Before the 18th century and Pasteur’s discovery of the germ, illness was seen as an imbalance of the body, mind and environment of the patient. In this time, diagnosis was purely speculative through discussion between the patient and the practitioner, and postmortem autopsies were not often practiced, at least to the public eye. 

In the early decades of the 19th century, medicine took a shift away from patient imbalance, and became focal to organ and tissue lesions. This was to a large extent due to the practice by Parisian hospital schools where postmortem analysis grew to become a common mode of education for their students. Medical training took a change to include dissections for hands on experience of the body, and disease causation became the centre of interest rather than patient therapy. 
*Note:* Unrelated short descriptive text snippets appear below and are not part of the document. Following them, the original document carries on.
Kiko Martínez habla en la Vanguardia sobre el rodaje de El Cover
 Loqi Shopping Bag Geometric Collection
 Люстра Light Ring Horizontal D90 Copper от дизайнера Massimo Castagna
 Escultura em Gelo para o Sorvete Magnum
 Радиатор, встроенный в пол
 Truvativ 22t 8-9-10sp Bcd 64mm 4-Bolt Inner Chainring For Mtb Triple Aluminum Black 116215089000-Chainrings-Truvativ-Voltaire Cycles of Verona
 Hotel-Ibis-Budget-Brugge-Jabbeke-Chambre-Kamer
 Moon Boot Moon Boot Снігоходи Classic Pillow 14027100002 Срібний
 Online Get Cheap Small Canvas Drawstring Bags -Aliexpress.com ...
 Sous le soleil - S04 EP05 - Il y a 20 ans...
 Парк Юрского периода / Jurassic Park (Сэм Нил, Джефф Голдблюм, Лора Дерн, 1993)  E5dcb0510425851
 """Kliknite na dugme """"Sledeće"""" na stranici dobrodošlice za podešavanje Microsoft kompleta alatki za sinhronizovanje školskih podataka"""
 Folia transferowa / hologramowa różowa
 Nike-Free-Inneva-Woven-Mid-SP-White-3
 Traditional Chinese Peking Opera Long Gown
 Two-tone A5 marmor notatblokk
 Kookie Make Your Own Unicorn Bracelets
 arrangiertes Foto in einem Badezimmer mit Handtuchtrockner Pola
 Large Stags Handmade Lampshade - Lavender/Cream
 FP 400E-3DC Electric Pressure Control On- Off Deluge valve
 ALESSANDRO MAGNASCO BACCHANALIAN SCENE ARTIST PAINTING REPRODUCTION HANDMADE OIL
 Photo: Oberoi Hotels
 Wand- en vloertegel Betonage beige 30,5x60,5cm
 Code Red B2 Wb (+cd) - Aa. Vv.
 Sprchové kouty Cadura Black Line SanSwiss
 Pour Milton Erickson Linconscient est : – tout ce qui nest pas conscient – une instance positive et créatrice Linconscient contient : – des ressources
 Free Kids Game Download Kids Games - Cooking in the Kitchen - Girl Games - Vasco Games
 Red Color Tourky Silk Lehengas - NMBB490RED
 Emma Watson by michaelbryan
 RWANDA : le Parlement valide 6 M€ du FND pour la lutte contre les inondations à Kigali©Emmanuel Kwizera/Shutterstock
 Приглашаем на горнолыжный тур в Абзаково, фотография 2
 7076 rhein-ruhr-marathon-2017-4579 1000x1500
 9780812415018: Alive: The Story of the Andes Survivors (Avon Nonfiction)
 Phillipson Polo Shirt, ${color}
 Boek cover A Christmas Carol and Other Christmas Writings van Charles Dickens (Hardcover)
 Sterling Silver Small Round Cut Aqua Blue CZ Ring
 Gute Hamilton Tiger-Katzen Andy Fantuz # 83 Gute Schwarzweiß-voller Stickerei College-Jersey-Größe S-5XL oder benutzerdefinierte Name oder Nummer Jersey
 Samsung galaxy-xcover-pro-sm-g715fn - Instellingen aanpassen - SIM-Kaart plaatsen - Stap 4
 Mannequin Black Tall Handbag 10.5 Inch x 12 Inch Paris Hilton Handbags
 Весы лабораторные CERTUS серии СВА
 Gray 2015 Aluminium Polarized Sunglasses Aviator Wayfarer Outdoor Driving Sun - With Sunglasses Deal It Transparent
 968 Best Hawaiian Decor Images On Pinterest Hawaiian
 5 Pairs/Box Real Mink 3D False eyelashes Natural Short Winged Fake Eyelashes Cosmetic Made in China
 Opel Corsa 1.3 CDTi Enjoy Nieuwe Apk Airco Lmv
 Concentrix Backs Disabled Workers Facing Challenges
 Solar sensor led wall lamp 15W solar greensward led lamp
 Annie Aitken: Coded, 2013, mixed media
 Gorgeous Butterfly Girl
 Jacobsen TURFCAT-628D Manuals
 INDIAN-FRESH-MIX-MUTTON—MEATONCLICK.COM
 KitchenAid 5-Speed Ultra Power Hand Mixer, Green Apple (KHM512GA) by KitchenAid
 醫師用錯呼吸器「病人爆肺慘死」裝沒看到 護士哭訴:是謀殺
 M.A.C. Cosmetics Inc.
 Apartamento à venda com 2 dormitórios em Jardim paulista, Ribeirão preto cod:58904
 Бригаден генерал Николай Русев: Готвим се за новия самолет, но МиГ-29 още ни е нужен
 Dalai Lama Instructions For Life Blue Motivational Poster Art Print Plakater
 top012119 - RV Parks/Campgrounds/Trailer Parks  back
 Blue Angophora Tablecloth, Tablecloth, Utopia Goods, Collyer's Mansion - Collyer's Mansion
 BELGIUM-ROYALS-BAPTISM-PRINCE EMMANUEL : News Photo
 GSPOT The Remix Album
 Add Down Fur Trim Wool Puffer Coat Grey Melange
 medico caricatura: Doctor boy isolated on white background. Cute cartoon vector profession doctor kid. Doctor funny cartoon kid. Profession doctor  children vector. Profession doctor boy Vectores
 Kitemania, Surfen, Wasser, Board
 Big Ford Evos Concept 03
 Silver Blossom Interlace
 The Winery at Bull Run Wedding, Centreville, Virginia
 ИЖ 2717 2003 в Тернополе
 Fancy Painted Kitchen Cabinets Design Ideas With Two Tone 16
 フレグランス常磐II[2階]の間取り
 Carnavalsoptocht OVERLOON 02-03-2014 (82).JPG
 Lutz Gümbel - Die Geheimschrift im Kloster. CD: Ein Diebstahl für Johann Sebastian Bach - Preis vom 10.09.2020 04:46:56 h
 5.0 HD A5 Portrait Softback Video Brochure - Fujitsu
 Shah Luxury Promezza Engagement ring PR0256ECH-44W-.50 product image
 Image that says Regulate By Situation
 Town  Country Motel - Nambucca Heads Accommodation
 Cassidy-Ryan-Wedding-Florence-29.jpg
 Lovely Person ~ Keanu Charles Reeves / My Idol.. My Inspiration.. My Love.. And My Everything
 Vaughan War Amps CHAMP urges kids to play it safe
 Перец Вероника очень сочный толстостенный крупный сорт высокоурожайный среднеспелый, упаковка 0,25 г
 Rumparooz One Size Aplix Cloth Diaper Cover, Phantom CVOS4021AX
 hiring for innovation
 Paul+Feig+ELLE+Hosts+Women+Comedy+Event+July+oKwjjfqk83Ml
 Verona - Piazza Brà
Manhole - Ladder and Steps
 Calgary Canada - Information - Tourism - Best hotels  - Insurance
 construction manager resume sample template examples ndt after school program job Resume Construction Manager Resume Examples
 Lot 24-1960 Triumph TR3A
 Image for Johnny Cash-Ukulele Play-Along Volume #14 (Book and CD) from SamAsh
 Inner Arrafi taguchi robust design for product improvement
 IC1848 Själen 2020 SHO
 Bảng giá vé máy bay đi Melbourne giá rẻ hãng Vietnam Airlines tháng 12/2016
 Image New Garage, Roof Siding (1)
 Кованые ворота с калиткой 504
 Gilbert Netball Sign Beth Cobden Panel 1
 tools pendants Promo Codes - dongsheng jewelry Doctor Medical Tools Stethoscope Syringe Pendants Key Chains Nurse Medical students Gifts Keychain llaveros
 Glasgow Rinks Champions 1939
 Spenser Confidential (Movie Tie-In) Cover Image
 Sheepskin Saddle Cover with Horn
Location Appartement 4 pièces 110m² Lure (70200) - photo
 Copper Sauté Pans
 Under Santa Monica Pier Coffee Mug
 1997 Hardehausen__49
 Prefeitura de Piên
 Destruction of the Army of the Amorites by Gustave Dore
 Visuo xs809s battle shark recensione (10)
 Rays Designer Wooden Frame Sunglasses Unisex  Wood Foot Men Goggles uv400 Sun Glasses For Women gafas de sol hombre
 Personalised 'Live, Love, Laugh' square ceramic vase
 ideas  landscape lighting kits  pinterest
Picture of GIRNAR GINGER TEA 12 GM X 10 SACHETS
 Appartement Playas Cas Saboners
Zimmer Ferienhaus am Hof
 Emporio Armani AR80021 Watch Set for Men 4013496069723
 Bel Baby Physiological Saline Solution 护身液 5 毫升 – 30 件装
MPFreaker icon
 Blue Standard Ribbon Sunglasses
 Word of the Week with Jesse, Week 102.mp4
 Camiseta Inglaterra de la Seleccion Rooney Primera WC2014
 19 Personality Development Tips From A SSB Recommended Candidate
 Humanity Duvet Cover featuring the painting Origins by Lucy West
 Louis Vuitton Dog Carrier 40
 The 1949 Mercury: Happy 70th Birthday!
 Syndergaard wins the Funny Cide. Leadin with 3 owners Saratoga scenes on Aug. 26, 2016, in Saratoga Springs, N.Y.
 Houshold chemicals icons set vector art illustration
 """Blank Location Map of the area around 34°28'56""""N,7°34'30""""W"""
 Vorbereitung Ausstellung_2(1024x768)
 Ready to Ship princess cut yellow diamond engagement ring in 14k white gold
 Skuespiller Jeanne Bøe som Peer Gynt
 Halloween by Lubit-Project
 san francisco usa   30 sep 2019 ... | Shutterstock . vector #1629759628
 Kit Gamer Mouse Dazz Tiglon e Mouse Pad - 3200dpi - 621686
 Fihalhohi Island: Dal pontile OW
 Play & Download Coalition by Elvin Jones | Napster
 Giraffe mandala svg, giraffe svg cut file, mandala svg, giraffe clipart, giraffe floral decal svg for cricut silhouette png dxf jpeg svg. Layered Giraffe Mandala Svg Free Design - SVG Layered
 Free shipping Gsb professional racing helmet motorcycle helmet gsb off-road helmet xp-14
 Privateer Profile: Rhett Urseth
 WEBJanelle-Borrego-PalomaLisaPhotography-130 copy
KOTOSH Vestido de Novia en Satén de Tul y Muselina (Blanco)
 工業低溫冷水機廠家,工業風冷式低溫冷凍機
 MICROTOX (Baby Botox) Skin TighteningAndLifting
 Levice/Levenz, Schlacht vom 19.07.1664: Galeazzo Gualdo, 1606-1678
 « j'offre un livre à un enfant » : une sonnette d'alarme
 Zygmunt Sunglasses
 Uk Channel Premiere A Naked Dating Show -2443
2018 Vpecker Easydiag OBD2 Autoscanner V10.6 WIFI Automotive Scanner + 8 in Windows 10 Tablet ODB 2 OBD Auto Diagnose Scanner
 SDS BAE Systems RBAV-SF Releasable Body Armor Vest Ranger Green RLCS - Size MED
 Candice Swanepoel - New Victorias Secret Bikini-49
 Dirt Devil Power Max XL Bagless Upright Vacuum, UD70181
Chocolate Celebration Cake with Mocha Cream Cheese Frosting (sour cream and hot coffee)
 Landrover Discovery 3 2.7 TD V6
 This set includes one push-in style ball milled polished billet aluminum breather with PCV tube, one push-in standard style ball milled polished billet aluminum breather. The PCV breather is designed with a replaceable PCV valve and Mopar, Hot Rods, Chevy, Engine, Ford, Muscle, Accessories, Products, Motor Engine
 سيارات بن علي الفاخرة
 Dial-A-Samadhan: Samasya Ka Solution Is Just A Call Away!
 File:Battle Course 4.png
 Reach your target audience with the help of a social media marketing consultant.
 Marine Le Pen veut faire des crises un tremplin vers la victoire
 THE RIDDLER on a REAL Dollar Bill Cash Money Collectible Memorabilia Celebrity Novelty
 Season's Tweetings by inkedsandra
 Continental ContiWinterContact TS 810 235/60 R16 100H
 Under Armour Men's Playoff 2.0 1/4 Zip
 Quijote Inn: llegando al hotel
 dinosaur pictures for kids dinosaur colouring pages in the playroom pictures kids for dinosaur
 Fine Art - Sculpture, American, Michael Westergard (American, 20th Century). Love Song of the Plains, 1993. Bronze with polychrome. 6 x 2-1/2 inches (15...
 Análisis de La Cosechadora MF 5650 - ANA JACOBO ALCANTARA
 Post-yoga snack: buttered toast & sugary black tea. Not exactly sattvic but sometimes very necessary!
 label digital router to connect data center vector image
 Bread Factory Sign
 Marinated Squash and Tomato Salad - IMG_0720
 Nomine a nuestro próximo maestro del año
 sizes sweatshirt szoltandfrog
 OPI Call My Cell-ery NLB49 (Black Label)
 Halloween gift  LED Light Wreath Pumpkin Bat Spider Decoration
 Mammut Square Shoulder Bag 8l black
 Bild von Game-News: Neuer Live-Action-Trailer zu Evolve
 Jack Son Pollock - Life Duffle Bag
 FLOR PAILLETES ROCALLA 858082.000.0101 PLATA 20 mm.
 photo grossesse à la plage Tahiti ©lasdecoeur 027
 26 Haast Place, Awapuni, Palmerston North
An Illustration of experiments with executed corpses
http://www.executedtoday.com/tag/murder-act-1751/
The Murder Act of 1752, allowed bodies of executed criminals to be dissected, which became the main source of cadavers. [1] But as anatomy became more essential to medicine for educational purposes as they provided a great visual aid for training, demand for cadavers increased and exceeded their given source. Soon enough, institutions began finding illegal ways to claim bodies for dissections and research, such as taking unclaimed bodies of paupers, and resurrectionists who were paid to obtain bodies by robbing graves. Cases of murders, such as those by the infamous Burke and Hare, were carried out to sell their corpses in exchange for monetary value. However, these ways soon became stigmatised by the public, leading to the passing of the Anatomy Act 1832, which legally licensed doctors and medicine practitioners to dissect bodies that were unclaimed and prevented the need for such crimes.

Although the Act was successful in putting an end to resurrectionists, there is no avoiding that the incident induced public fear and may have kick-started the rise of public mistrust in medical systems prior to the Alder Hey scandal. The scandal was justified in the eyes of medical professionals as bodies and organ retention was done with good intention. Van Velzen, the main pathologist accused responsible for the scandal, claims it was in the best intention of the family of the child, to investigate the cause of death, and was done so with parental consent whether or not they were aware that it entailed removal of all organs. [2]  

The fear induced by this scandal set the creation of the Human Tissue Act 2004, to which informed consent for any removal, storage and use of human organs became necessary under the law. [3] The Act also assured the public that all activities involving cadavers were carried out with respect to the cadaver and their families. The historical lead up to what post mortems are today was essential in having the knowledge and respect for bodies, but is deeply traumatic and has skewed public conceptions of medical systems. 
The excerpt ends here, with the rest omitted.